By Doreen Clark
brenkee / Pixabay
There is no reason to do anything if you aren’t going to do it well. Right? This holds true for all areas of business—including its promotion through PR efforts—and high growth is the key.
According to the Public Relations Society of America (PRSA), “Public relations is about influencing, engaging, and building a relationship with key stakeholders across a myriad of platforms in order to shape and frame the public perception of an organization.” Yet, the age-old question remains: What are the metrics that show success, growth, and that a strategy is on the right track?

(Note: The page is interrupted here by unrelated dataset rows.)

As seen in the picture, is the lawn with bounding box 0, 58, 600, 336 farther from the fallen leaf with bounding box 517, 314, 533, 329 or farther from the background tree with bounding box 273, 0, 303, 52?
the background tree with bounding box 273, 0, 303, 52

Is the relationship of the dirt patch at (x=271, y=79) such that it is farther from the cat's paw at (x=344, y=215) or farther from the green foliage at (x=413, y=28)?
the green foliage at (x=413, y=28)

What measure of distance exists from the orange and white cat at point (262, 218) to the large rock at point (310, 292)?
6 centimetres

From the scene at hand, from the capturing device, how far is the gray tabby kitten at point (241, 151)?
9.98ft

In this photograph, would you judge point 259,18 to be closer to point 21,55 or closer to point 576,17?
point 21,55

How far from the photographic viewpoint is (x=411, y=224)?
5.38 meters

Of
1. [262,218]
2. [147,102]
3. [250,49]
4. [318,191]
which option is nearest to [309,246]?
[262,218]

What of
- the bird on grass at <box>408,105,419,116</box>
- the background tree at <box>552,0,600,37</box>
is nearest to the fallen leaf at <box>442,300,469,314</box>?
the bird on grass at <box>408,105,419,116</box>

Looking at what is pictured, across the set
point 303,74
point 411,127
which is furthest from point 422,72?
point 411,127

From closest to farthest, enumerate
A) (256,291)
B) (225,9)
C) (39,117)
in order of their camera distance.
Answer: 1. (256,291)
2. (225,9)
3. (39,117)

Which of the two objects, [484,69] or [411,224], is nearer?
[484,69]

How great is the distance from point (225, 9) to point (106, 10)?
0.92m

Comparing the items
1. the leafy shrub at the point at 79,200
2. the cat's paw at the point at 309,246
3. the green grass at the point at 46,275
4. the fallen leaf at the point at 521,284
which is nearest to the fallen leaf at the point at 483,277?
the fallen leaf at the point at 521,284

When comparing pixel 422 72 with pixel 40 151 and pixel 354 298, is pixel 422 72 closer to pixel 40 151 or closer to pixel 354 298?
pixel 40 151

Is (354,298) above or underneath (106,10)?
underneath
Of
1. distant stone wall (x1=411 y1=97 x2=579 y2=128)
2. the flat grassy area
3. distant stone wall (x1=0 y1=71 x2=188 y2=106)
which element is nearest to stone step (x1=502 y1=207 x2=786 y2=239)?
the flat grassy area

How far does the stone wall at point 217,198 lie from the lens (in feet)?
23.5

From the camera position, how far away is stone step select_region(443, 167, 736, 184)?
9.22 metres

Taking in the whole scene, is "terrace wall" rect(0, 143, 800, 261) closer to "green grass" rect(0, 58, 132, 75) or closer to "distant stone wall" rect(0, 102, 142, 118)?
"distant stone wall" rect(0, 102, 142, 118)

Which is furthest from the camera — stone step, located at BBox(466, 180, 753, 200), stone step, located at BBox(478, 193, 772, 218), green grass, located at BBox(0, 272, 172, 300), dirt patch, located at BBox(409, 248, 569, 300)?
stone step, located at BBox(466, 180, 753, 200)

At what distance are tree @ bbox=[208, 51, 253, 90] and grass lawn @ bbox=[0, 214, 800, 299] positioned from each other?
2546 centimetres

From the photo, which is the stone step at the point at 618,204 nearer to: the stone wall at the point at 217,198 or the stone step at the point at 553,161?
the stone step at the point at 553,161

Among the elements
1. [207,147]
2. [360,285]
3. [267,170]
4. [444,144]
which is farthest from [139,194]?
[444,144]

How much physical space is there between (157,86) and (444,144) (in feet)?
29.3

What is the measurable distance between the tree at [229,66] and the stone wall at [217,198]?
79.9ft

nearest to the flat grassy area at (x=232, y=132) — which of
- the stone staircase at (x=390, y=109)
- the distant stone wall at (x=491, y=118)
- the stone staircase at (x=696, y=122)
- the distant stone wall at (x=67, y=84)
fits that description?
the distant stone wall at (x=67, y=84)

The best way to set goals for a PR growth strategy is to think about the ways in which a strategy will be measured and then incorporate the best elements into each. There are many ways to gain knowledge about how PR is moving the needle for an organization. In particular, understanding these five metrics can help you set goals and monitor growth within a campaign:
Engagement shows how your target market is interacting with your content and your brand. It can be a like, a share, or a comment, or the audience can become part of the sales pipeline by clicking on a call to action. This metric shows whether or not your effort was merely content or if it hit the bull’s-eye. In order to start discussions, create interest, or spark a reader to become a potential customer, the content must be fresh— not a rehashed subject. Or, if it is a common subject, take a new spin. Don’t be afraid to have an opinion or go out on a limb. After all, the media is neutral (except for bloggers). Therefore, they can report the news without you, but they need you for an opinion.. That is where you can set yourself apart. The takeaway? The more perspective you can share, the more engagement you will create.

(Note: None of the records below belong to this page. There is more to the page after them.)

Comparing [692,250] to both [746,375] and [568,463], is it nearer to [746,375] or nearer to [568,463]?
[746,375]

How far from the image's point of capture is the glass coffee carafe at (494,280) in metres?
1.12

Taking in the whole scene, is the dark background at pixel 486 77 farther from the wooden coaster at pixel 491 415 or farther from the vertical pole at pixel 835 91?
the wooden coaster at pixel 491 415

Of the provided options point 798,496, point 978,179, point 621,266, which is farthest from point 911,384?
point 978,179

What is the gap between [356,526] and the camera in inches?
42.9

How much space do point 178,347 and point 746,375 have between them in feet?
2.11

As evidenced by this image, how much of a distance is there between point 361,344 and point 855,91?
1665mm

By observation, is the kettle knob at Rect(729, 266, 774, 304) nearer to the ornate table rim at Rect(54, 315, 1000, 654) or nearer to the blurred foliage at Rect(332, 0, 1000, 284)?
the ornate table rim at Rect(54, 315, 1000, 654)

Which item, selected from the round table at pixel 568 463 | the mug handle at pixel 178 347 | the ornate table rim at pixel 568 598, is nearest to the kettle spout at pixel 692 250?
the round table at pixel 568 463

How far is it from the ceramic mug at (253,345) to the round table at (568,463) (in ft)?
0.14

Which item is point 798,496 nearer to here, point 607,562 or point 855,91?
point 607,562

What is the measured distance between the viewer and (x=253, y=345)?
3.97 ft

Impressions are simply the potential for eyeballs. Therefore, it is common sense that the higher the circulation, the more likely it is that people are seeing your content. However, heed this warning: Don’t just go for numbers. Always stay targeted. If your target market is better served in a trade publication with 50,000 in circulation, that is better than a mainstream pub with 2M in potential readership. The reason is if your strategy is not about your audience, you are missing the mark. If your content is published or you have a mention in an outlet with a potential audience of 30,000, we can presume that each of these can be a potential customer. And, you want a potential customer—not just a reader of your content. However, this metric should not be used as a stand-alone. Just because there is a circulation of 30,000 does not mean that number will actually read your article. This metric should be used in coordination with other PR measurement tools. The takeaway? Go for target audience, not numbers.